§ **KUTIPAN TEKS**:
--------------------------------------------------

View Full Version
Jum'at, 05 Apr 2019

Brunei dalam Sorotan Barat, Konsekuensi Upaya Pelaksanaan Syariat

Oleh : Dessy Fatmawati, S. T

 

Michelle Bachelet, Komisioner Hak Asasi Manusia PBB memberikan penyataan kecaman pada Brunei, Senin (01/04), "Saya menyerukan kepada pemerintah untuk membatalkan penerapan hukum pidana baru yang kejam itu, yang akan menjadi langkah mundur serius bagi perlindungan HAM rakyat Brunei jika tetap diberlakukan."

Tak hanya Bachelet, lewat cuitan media sosial twitter para tokoh dunia ramai-ramai mengecam Brunei. Mantan Wakil Presiden AS, Joe Biden  menulis, "Merajam orang sampai mati karena tindakan homoseksual atau perzinahan adalah mengerikan dan amoral. Tidak ada alasan—baik agama atau tradisi—atas kebencian dan tak berperikemanusiaan seperti ini."

Disusul Senator Ted Cruz selaku wakil Partai Republik dari Texas, "Ini salah. Ini barbar. Amerika harus mengecam hukum amoral dan tak berperikemanusiaan ini dan semua orang harus bersatu melawannya."

Tak ketinggalan Menteri Pembangunan Internasional Inggris, Penny Mordaunt merilis, "Tiada seorang pun harus menghadapi hukuman mati karena siapa yang mereka cintai. Keputusan Brunei barbar."

Rembetan protes juga berujung seruan boikot hotel milik Sultan Brunei, aktor George Clooney memberikan seruan, "Brunei adalah sebuah kerajaan dan tentunya boikot apa pun tak akan berpengaruh besar untuk mengubah peraturan ini. Tetapi apakah kita akan membantu mendanai pelanggaran HAM ini?"

--------------------------------------------------

§ **ISI DATA**:
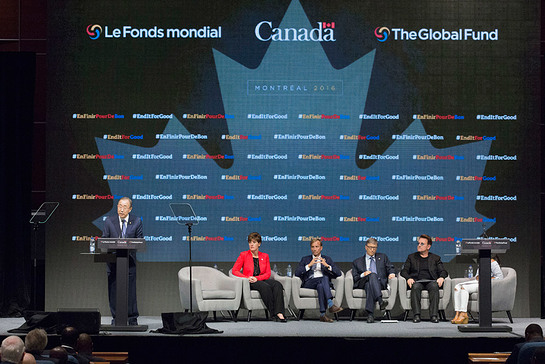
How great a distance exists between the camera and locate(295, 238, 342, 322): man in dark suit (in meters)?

--------------------------------------------------

§ **TUGAS YANG DIKERJAKAN**:
1. Jawablah pertanyaan berikut berdasarkan artikel tentang Brunei di atas.
(a) Apa jabatan Michelle Bachelet menurut artikel itu, dan pada hari serta tanggal berapa ia menyampaikan kecamannya?
(b) Ted Cruz merupakan wakil partai apa dan dari negara bagian mana?
(c) Apa jabatan Penny Mordaunt?
2. Tulis ulang secara lebih ringkas paragraf artikel tentang Brunei yang diawali "Rembetan protes juga berujung", dengan tetap mempertahankan fakta utamanya.
3. Lanjutkan artikel tentang Brunei dalam sorotan Barat ini, dimulai tepat setelah kutipan pernyataan George Clooney.

§ **JAWABAN TIAP TUGAS**:
1.
(a) Michelle Bachelet adalah Komisioner Hak Asasi Manusia PBB, dan ia menyampaikan kecamannya pada Senin (01/04).
(b) Ted Cruz merupakan wakil Partai Republik dari Texas.
(c) Penny Mordaunt adalah Menteri Pembangunan Internasional Inggris.

2. Protes itu berlanjut menjadi seruan untuk memboikot hotel milik Sultan Brunei. Aktor George Clooney ikut menyerukannya. Ia mengakui bahwa Brunei adalah kerajaan sehingga boikot tidak akan banyak mengubah peraturan tersebut. Namun, ia mempertanyakan apakah orang akan ikut mendanai pelanggaran HAM itu.

3.
Seruan ini juga didukung oleh penyanyi Elton John, "Saya mendukung teman saya, #GeorgeClooney, karena bersikap melawan diskriminasi anti-gay dan kefanatikan yang berlangsung di negara #Brunei - tempat kaum gay dibrutalisasi atau lebih buruk—dengan memboikot hotel milik sultan."

Dalam sekejap, Brunei menyentak dunia Barat dengan keputusan kontroversial. 3 Maret 2019, Brunei resmi memberlakukan penjatuhan hukuman mati bagi pelaku LGBT dan perzinahan sesuai dengan sistem sanksi (uqubat). Gaungan protes orang-orang Barat digaungkan keras oleh media-media Barat yang sejak dulu tidak pernah absen berisik jika berkaitan dengan syariah Islam.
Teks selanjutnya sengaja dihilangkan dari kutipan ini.